Re: Feedback on real world production experience with Flume

Posted by Michael Segel <mi...@hotmail.com>.

Gee Edward, what about putting a link to a company website or your blog in your signature... ;-)

Seriously one could also mention fuse, right?  ;-)


Sent from my iPhone

On Apr 22, 2012, at 7:15 AM, "Edward Capriolo" <ed...@gmail.com> wrote:

> I think this is valid to talk about for example one need not need a
> decentralized collector if they can just write log directly to
> decentralized files in a decentralized file system. In any case it was
> not even a hard vendor pitch. It was someone describing how they
> handle centralized logging. It stated facts and it was informative.
> 
> Lets face it, if fuse-mounting-hdfs or directly soft mounting NFS in a
> way that performs well many of the use cases for flume and scribe like
> tools would be gone. (not all but many)
> 
> I never knew there was a rule that discussing alternative software on
> a mailing list. It seems like a closed minded thing. I also doubt the
> ASF would back a rule like that. Are we not allowed to talk about EMR
> or S3, or am I not even allowed to mention S3?
> 
> Can flume run on ec2 and log to S3? (oops party foul I guess I cant ask that.)
> 
> Edward
> 
> On Sun, Apr 22, 2012 at 12:59 AM, Alexander Lorenz
> <wg...@googlemail.com> wrote:
>> no. That is the Flume Open Source Mailinglist. Not a vendor list.
>> 
>> NFS logging has nothing to do with decentralized collectors like Flume, JMS or Scribe.

* RECORDS SHOWN *
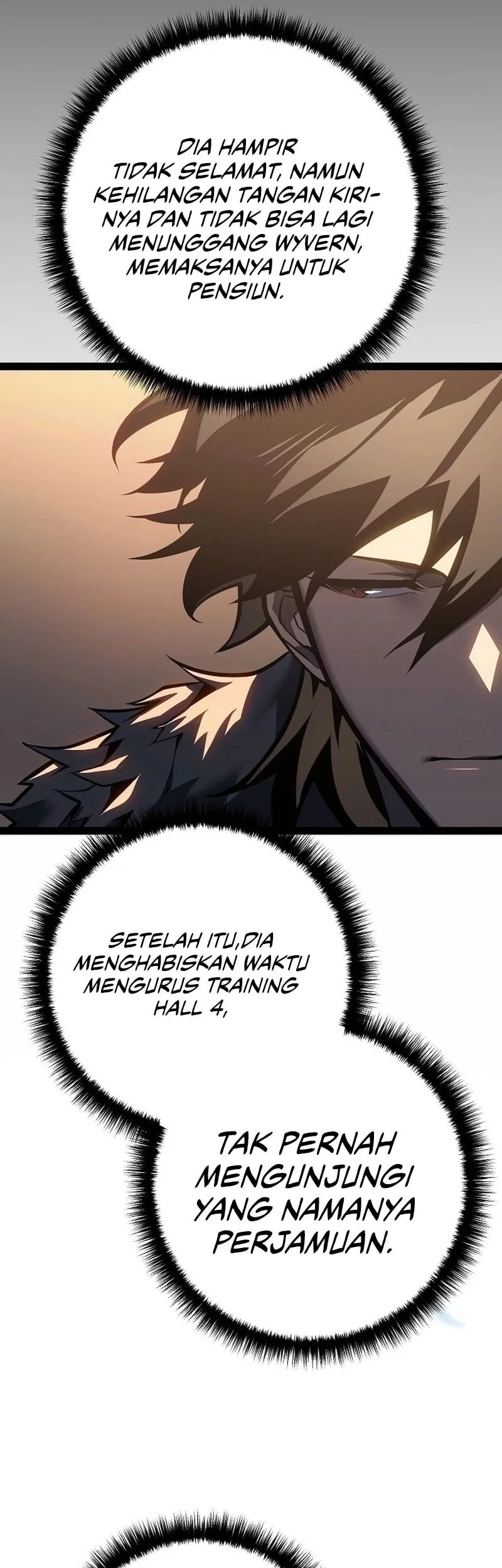 Regressing As The Reincarnated Bastard Of The Sword Clan Chapter 62 Gambar 36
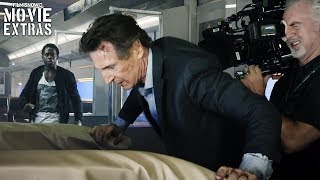 Go Behind the Scenes of The Commuter (2018) video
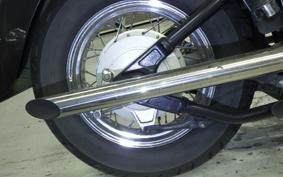 YAMAHA DRAGSTAR 400 CLASSIC 2003 VH01J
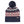 Load image into Gallery viewer, BARBOUR CASE FAIRISLE BEANIE HAT
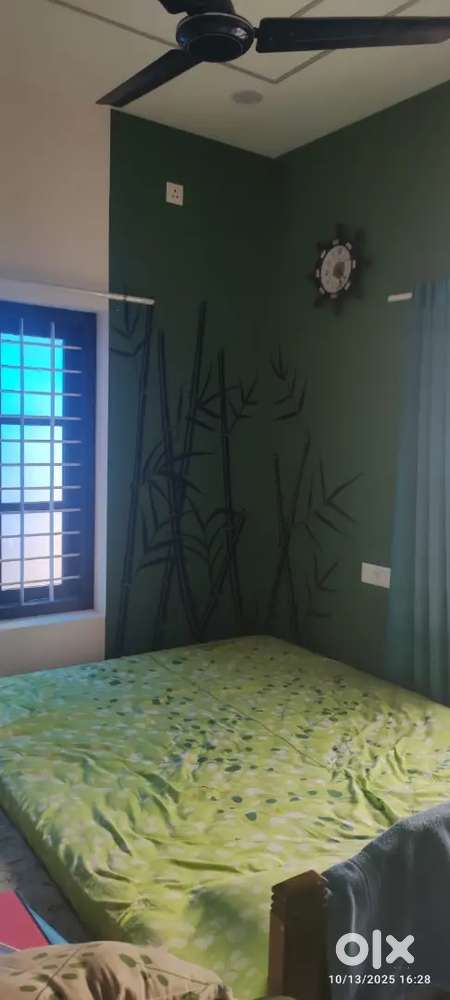 House for sale in asramam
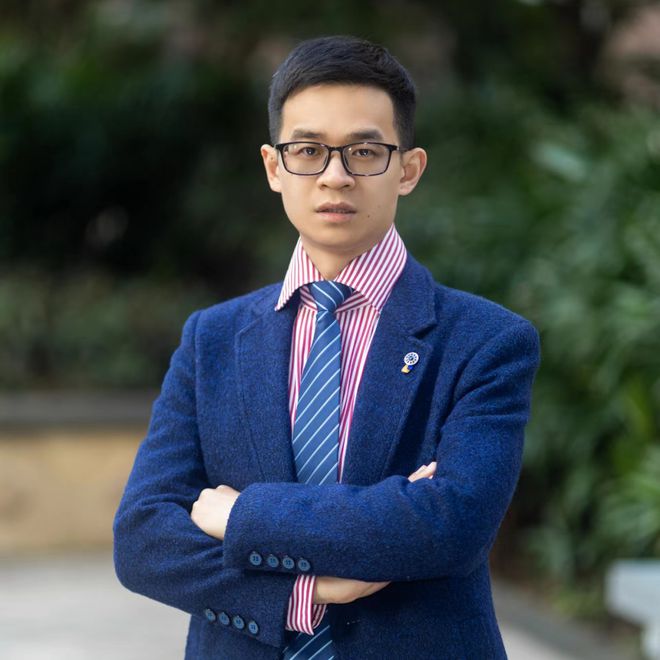 8个月的赋能与成长25位玲珑五期伙伴带着ta们的气候行动来啦！(图5)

* EXERCISES TO COMPLETE *
- 1) In the Flume mailing-list thread, on what date and at what time did Edward Capriolo write the message that Michael Segel replies to?
- 2) List every decentralized collector that Alexander Lorenz names in the Flume mailing-list thread.

* EXPECTED RESULTS *
- 1) April 22, 2012, at 7:15 AM.

- 2) Flume, JMS, Scribe